▶ _Material to process_:
•••

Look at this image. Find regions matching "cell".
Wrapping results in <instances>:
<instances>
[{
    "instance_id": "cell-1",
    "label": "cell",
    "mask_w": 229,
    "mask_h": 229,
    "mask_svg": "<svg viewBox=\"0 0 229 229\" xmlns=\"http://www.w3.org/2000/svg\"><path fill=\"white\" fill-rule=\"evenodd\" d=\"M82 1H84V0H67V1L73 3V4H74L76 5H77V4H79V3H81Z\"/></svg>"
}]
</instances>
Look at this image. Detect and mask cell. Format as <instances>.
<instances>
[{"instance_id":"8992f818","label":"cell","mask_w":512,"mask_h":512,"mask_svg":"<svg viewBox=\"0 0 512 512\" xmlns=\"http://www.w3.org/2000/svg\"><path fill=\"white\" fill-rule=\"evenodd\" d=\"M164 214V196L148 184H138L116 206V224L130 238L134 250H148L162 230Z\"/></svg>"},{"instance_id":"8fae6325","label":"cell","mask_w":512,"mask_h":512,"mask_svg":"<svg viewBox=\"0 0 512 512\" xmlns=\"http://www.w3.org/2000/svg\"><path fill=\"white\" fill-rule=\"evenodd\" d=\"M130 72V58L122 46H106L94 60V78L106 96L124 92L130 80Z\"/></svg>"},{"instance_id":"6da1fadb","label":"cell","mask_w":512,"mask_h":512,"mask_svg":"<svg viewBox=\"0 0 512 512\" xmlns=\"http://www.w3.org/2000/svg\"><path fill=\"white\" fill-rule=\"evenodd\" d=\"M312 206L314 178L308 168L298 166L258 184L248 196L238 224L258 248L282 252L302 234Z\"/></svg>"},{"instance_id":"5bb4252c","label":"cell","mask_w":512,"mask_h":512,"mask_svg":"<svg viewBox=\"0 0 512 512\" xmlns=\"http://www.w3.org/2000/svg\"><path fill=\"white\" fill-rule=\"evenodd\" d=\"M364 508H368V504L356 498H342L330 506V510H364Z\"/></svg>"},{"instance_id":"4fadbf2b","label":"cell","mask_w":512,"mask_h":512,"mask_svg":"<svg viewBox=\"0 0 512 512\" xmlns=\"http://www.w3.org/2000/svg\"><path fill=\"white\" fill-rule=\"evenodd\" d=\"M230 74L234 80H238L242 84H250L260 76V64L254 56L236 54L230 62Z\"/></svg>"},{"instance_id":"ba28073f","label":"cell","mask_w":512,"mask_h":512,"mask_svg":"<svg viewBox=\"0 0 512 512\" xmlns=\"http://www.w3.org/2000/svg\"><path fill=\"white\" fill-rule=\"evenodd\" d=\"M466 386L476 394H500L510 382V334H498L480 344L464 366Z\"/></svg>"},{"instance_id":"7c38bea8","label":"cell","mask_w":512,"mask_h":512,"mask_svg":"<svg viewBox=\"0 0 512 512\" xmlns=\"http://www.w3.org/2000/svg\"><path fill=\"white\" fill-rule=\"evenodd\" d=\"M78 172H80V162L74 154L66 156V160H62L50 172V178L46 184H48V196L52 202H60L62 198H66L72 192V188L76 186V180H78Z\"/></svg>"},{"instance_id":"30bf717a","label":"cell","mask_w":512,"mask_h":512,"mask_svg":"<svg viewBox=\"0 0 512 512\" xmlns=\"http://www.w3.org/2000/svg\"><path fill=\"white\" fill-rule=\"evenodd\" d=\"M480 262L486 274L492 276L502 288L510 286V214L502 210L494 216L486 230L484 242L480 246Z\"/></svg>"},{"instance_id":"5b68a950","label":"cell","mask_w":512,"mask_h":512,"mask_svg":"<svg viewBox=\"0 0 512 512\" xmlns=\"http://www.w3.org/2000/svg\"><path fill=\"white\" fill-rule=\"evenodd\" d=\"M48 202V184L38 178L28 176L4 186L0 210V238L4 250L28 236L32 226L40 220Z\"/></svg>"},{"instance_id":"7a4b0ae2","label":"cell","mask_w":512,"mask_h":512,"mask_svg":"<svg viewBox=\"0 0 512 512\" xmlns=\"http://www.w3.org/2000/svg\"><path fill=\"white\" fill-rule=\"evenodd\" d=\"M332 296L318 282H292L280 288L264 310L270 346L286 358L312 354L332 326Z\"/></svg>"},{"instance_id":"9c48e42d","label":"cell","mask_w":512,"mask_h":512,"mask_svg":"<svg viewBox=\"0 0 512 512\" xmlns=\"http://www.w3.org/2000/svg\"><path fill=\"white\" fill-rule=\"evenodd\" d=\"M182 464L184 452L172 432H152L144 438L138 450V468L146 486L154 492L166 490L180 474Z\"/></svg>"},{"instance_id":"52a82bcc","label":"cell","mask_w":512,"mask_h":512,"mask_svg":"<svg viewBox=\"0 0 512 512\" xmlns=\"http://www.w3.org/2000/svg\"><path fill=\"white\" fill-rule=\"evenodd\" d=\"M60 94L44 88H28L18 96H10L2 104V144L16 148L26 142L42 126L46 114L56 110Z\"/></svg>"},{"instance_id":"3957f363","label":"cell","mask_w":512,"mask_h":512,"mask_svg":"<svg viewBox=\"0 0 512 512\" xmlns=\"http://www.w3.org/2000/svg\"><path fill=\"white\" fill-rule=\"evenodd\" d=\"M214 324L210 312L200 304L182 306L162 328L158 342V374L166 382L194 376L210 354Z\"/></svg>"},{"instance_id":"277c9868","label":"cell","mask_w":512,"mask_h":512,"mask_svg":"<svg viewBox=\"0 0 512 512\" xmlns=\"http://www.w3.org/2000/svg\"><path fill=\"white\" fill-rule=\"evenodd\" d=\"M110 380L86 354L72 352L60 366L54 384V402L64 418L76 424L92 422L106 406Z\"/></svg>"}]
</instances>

•••

▶ _What you need to do_:
Please identify every line above that contains the word "image" and copy each one in full.

▶ _Solution to the problem_:
Look at this image. Find regions matching "cell".
Look at this image. Detect and mask cell. Format as <instances>.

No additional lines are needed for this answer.